8. The control method for the uninterrupted de-icing device for power distribution lines according to claim 7, characterized in that, The control strategy for the parallel-side three-phase converter is as follows: It absorbs active power from the transmission line to charge the DC-side energy storage capacitor, maintaining a constant voltage value for the energy storage capacitor to stably supply power to the series-side converter. This is achieved by collecting the voltage of the parallel-side converter. V s and output current I s For voltage V s Phase-locked loop (PLL) is performed to obtain θ For voltage V s and output current I s Perform dq decomposition to obtain its components along the d and q axes.

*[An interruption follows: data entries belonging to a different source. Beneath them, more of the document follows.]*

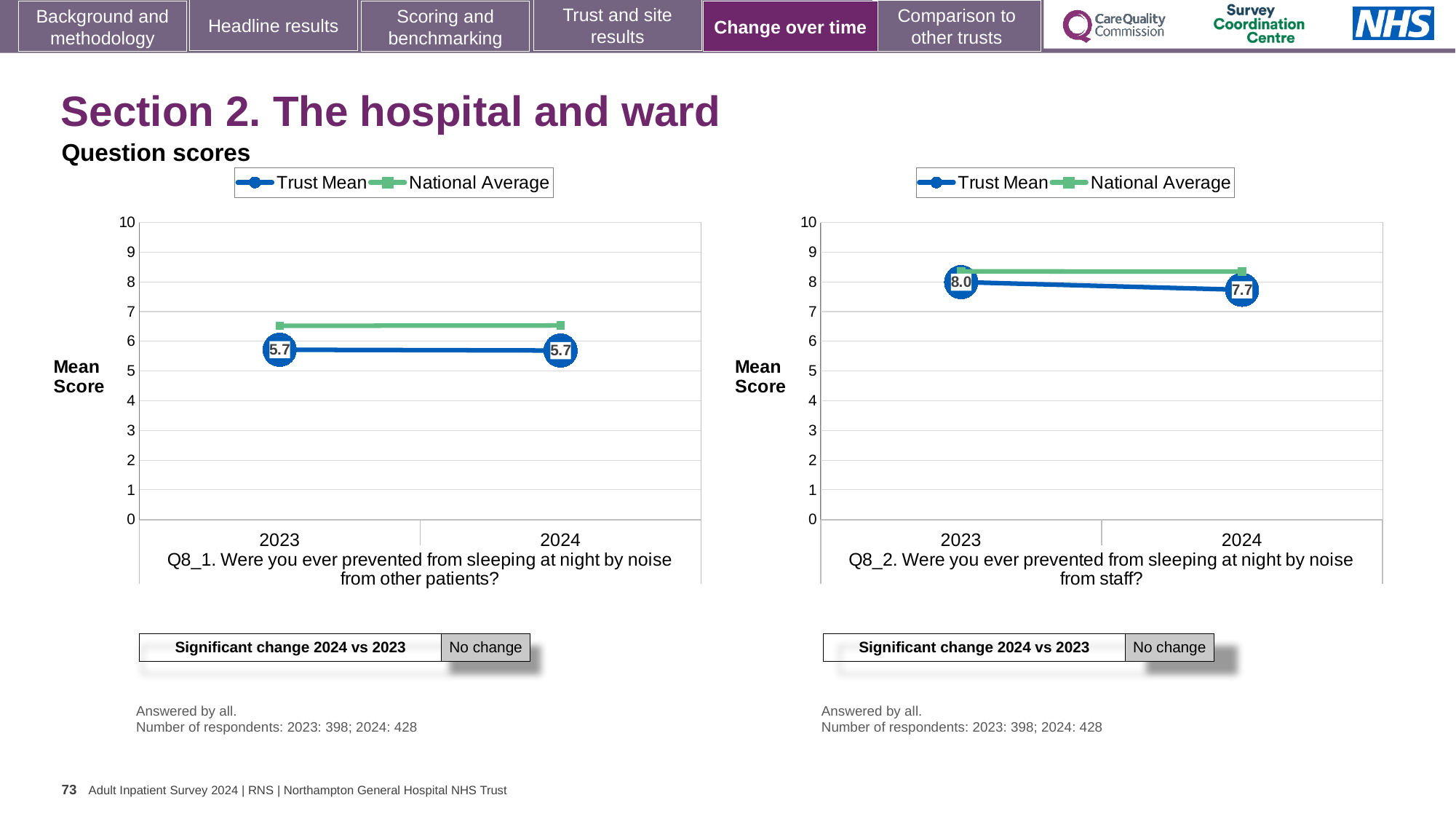
In the Q8_1 chart (left), what is the Trust Mean score for 2023? 5.7 In the Q8_1 chart (left), which series is higher in 2024, Trust Mean or National Average? National Average In the Q8_2 chart (right), is the National Average for 2023 greater or less than 8? greater In the Q8_1 chart (left), is the National Average for 2024 greater or less than 6? greater In the Q8_2 chart (right), what is the Trust Mean score for 2024? 7.7 In the Q8_1 chart (left), what is the Trust Mean score for 2024? 5.7 How many series does the legend of the Q8_2 chart (right) list? 2 How many years are plotted on the x axis of the Q8_1 chart (left)? 2 In the Q8_2 chart (right), by how much did the Trust Mean change from 2023 to 2024? decreased by 0.3 In the Q8_2 chart (right), what is the Trust Mean score for 2023? 8.0 In the Q8_2 chart (right), does the Trust Mean rise or fall from 2023 to 2024? fall What type of chart is the Q8_1 chart (left)? line chart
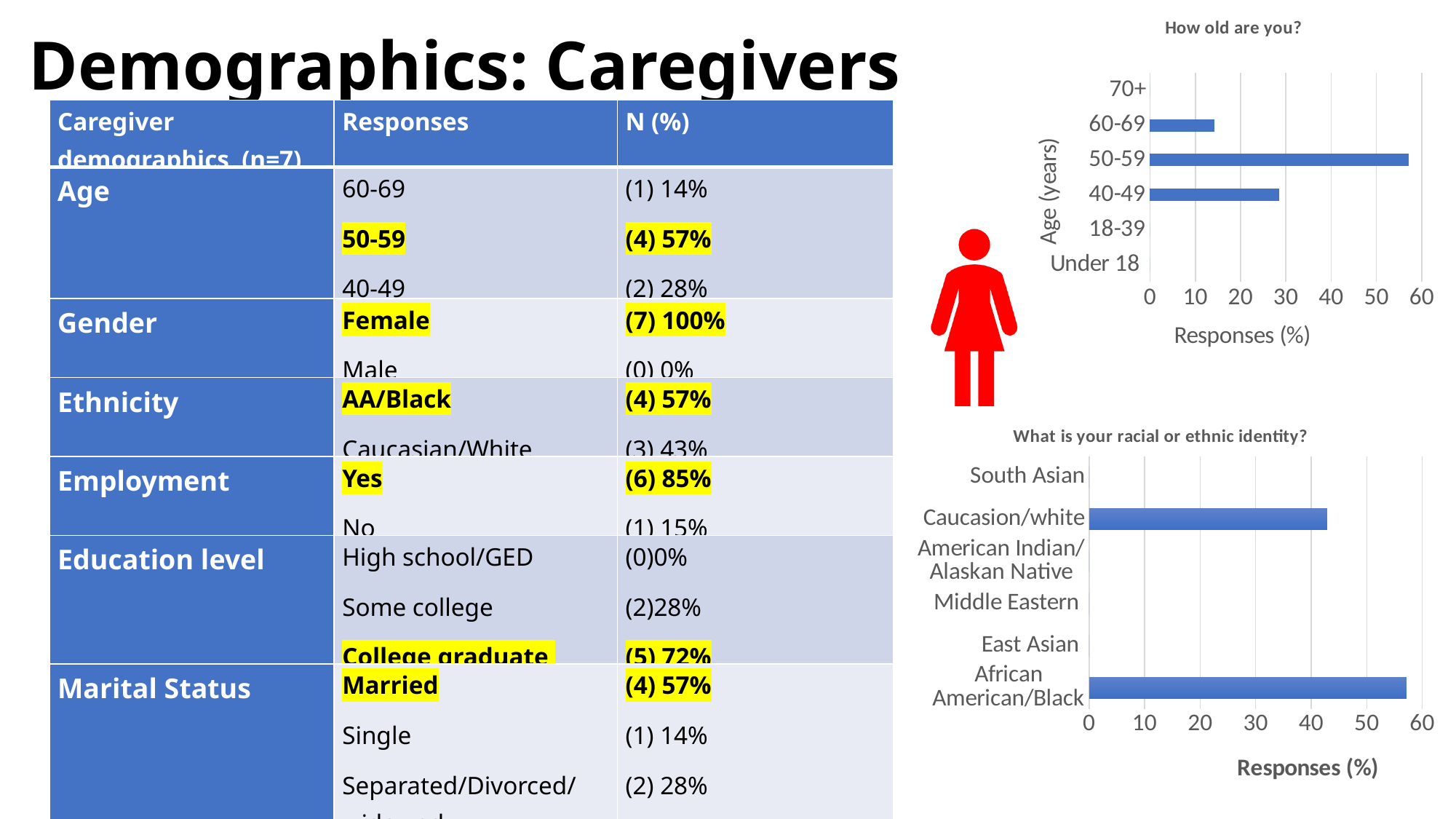
In the 'What is your racial or ethnic identity?' chart, is the value for Caucasion/white greater or less than 40? greater In the 'How old are you?' chart, is the value for 40-49 greater or less than 20? greater How many categories are listed on the axis of the 'What is your racial or ethnic identity?' chart? 6 In the 'How old are you?' chart, is the value for 60-69 greater or less than 20? less In the 'How old are you?' chart, which is larger, the value for 40-49 or the value for 60-69? 40-49 How many age categories are listed on the axis of the 'How old are you?' chart? 6 What kind of chart is the 'How old are you?' chart? bar chart In the 'What is your racial or ethnic identity?' chart, which category has the highest response percentage? African American/Black In the 'How old are you?' chart, which age group has the highest response percentage? 50-59 What is the x-axis label of the 'What is your racial or ethnic identity?' chart? Responses (%)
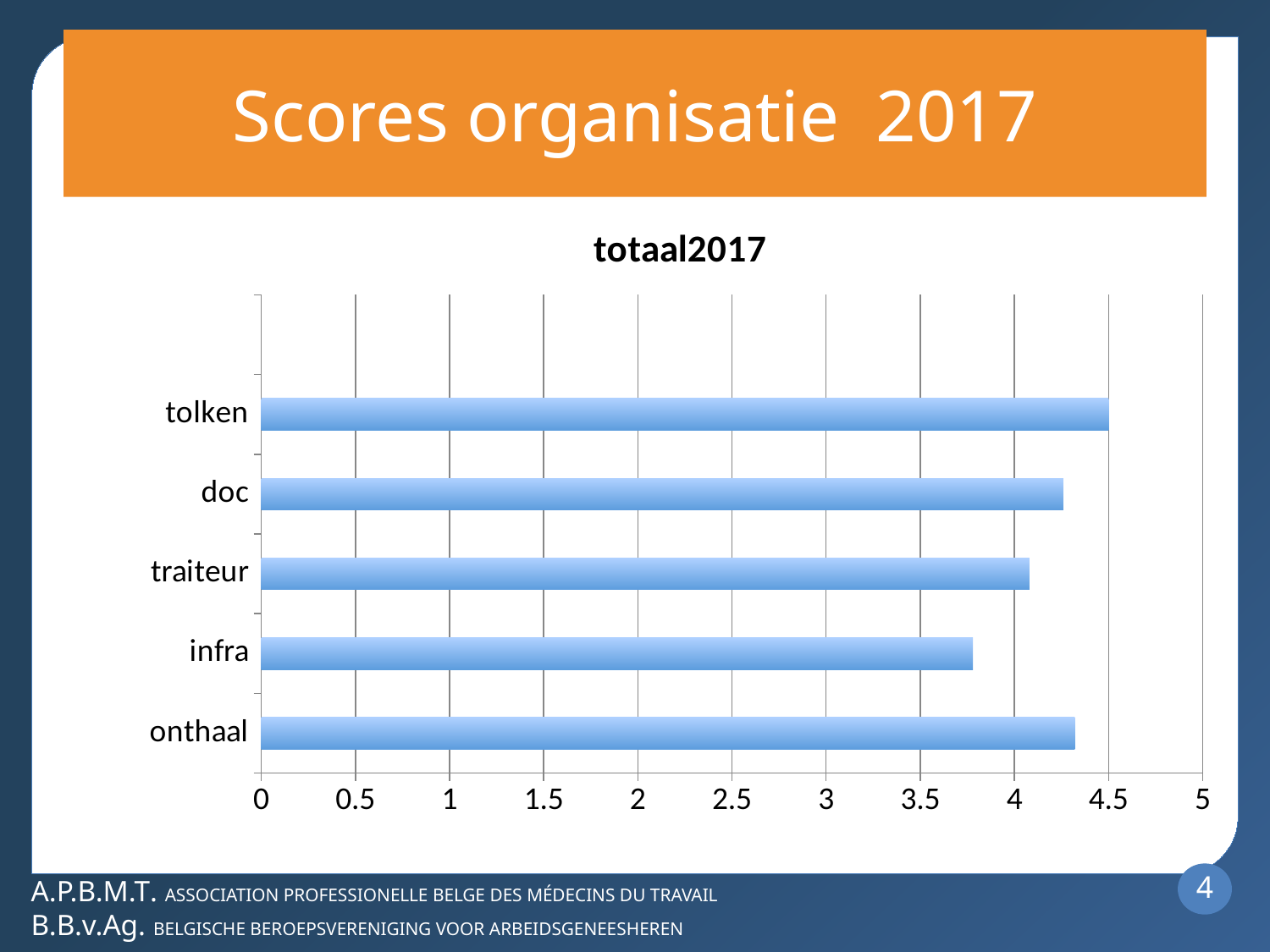
Which is larger, the value for traiteur or the value for infra? traiteur What is the title of the chart? totaal2017 Is the value for infra greater or less than 3.5? greater Which is larger, the value for tolken or the value for doc? tolken Which category has the highest value? tolken Which category has the lowest value? infra Is the value for infra greater or less than 4? less What is the maximum value shown on the horizontal axis? 5 Is the value for traiteur greater or less than 4? greater How many categories are plotted in the chart? 5 What kind of chart is shown on the slide? bar chart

V sd , V sq , I sd and I sq Then, based on the decomposed d and q axis component signals, the device-level control strategy is executed.
9. The control method for the uninterrupted de-icing device for power distribution lines according to claim 8, characterized in that, The d-axis needs to control the voltage of the energy storage capacitor, charge the parallel-side converter, and stabilize the voltage of the energy storage capacitor. The q-axis, according to functional requirements, realizes direct injection of reactive current, and the parallel-side converter is equivalent to a controlled voltage source with adjustable reactive current. It realizes reactive power compensation, compensating the system with a certain amount of inductive or capacitive reactive power. It realizes bus voltage regulation, absorbing excess reactive power to reduce the bus voltage or compensating for reactive power to raise the bus voltage.
10. The control method for the uninterrupted de-icing device for power distribution lines according to claim 1, characterized in that, The series-side converter is an H-bridge converter, which is powered by the energy storage capacitor voltage obtained by the rectification of the three-phase converter. By calculating the error between the reference signal and the actual signal of the zero-sequence current, the error is sent to the PID controller for processing. The output is used as a modulation wave and compared with the triangular carrier wave to obtain the switching signal that triggers the IGBT on the series-side converter to turn on / off, thereby generating the required zero-sequence current through inversion.